===== DATASET RECORDS =====

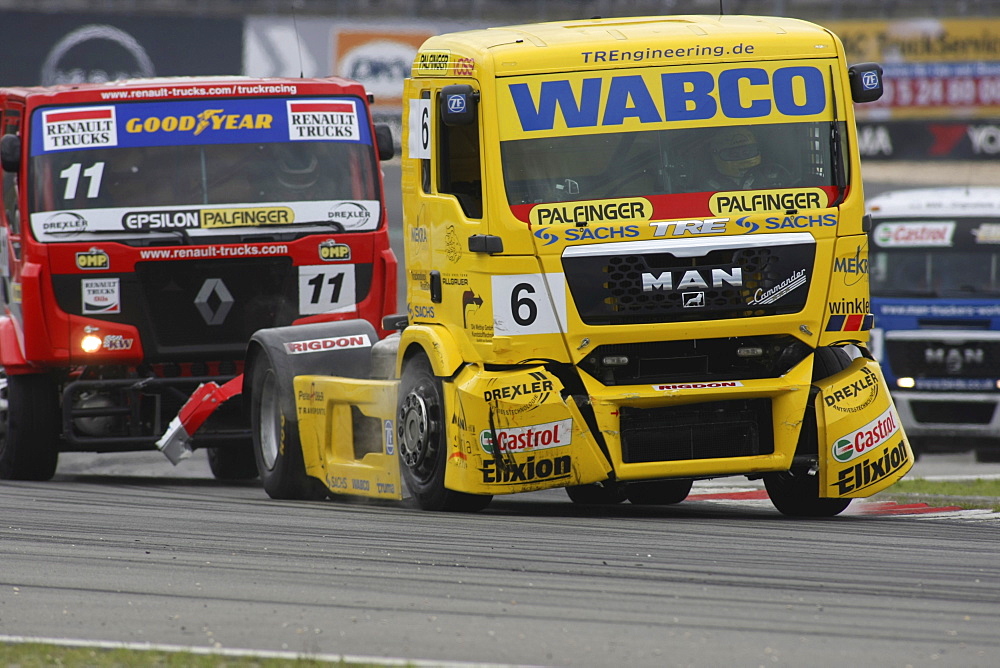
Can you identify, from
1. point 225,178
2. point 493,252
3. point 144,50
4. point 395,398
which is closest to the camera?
point 493,252

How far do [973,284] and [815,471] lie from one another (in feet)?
29.5

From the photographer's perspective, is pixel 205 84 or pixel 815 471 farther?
pixel 205 84

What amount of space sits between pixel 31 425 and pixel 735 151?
260 inches

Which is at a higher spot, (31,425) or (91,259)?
(91,259)

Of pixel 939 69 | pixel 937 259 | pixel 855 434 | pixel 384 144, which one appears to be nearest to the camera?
pixel 855 434

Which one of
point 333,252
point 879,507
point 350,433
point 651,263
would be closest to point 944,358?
point 879,507

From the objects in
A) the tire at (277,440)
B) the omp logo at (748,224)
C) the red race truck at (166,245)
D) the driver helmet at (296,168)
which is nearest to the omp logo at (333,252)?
the red race truck at (166,245)

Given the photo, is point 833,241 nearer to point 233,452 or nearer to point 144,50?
point 233,452

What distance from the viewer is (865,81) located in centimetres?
998

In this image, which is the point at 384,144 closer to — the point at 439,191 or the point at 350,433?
the point at 350,433

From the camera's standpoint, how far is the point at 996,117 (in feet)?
135

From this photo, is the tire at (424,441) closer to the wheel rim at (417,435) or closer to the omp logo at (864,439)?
the wheel rim at (417,435)

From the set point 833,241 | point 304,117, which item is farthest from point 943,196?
point 833,241

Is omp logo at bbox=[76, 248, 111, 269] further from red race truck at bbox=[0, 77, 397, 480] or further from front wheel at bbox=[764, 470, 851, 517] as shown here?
front wheel at bbox=[764, 470, 851, 517]
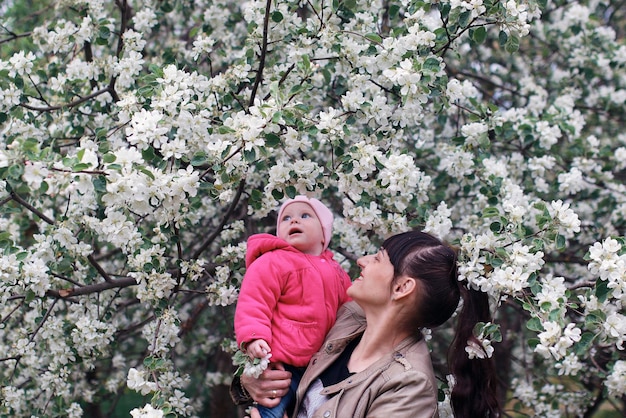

=====

> REQUIRED TASK:
Pull out every line in the records above that contains the word "this", and treat uppercase and lowercase as different.

> EXERCISE RESULT:
In this image, which is the point at 384,144 closer to — the point at 439,191 or the point at 350,433?
From this photo, is the tire at (424,441) closer to the wheel rim at (417,435) or closer to the omp logo at (864,439)?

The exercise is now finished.